- O estreito de Hormuz continua sendo a passagem dos navios iranianos, com o petróleo indo para a China; as importações via estreito caíram de cerca de 5,35 milhões para aproximadamente 1,22 milhão de barris por dia, apenas de origem iraniana.
- A China compra cerca de noventa por cento das exportações iranianas, mas a interrupção preocupa seu abastecimento e pode afetar a recuperação econômica pós-pandemia.
- Teerã teria considerado permitir a passagem de cargueiros mediante pagamento em yuan, mas coordenar isso em meio à guerra é improvável; alguns navios com bandeira chinesa já conseguiram atravessar, mas muitos permanecem parados.
- O presidente dos EUA, Donald Trump, pediu que a China envie navios de guerra para Hormuz; a expectativa de um encontro Xi-Trump foi adiada, e o apoio chinês a uma operação liderada pelos EUA não é visto como provável.
- Outros desdobramentos incluem realocação de componentes do sistema de defesa de mísseis dos EUA do sul da Coreia para o Oriente Médio, acordo de armas de Taiwan com os EUA e tensões envolvendo o Canal de Panamá com a Cosco.
China enfrenta crise no Golfo e diplomacia tensa com Washington
O Straits of Hormuz continua sob pressão pelo conflito entre Irã e potências ocidentais, com apenas navios iranianos autorizados a passagem. Pequim depende de petróleo vindo do Irã para sustentar importações.

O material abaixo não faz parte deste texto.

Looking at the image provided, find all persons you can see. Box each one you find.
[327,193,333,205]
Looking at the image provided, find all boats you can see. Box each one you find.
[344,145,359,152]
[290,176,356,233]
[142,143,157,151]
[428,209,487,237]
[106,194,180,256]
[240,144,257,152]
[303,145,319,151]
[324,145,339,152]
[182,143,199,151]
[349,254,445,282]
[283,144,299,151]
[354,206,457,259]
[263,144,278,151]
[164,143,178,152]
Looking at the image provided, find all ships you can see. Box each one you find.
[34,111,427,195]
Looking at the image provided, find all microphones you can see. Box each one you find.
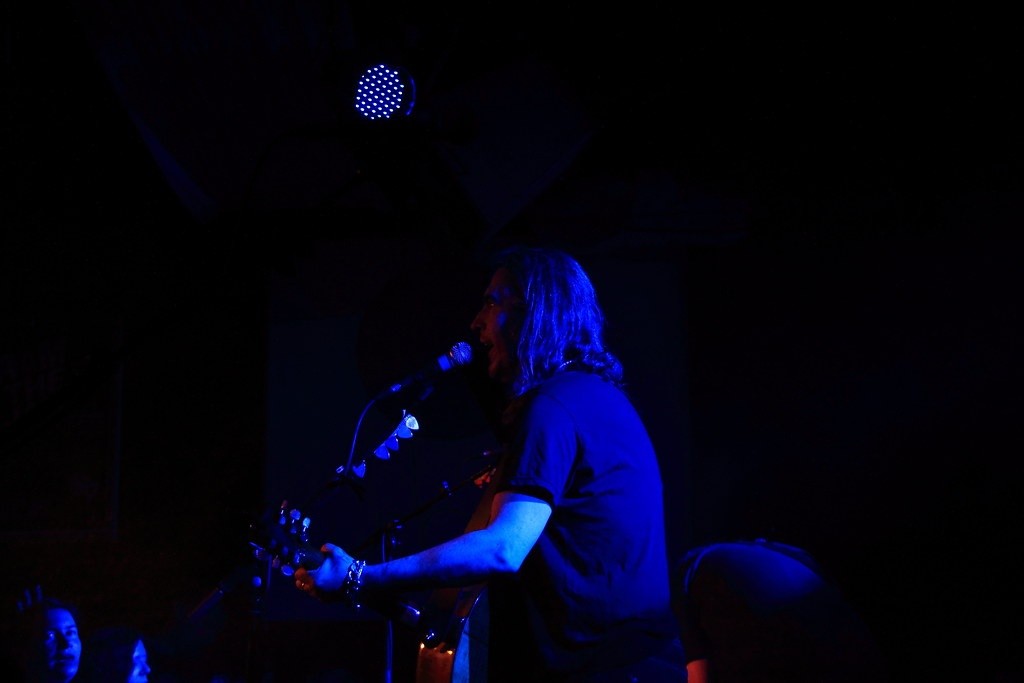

Antes da guerra, a China recebia cerca de 5,35 milhões de barris por dia pelo estreito; hoje esse fluxo caiu para aproximadamente 1,22 milhão, vindo exclusivamente do Irã. Analistas sugerem impacto na transição energética global, não apenas no abastecimento.
O foco imediato de Pequim é econômico: a recuperação pós-pandemia segue frágil e custos de interrupção no petróleo e em importações agrícolas podem frear o crescimento. O Irã, por sua vez, busca fortalecer laços com a China, oferecendo passagem de carregamentos em yuan sob certas condições.
Coalizões e riscos: Washington pede apoio internacional para desbloquear o estreito, chegando a falar de envio de navios de guerra. Países como Austrália e Japão sinalizam reservas quanto a participação militar, complicando qualquer esforço coordenado.
Desdobramentos diplomáticos e militares: a administração dos EUA adota medidas para deslocar parte de sua defesa antimísseis ao Oriente Médio, o que gera desconforto entre aliados regionais. China mantém postura cautelosa diante de qualquer envolvimento direto em ação liderada pelos EUA.
Perspectivas para a China: o cenário pode acelerar a busca por independência tecnológica e energética, porém manter o comércio e a balança com o Irã continua essencial. A resposta chinesa às pressões está sendo ajustada conforme a evolução da guerra e das negociações regionais.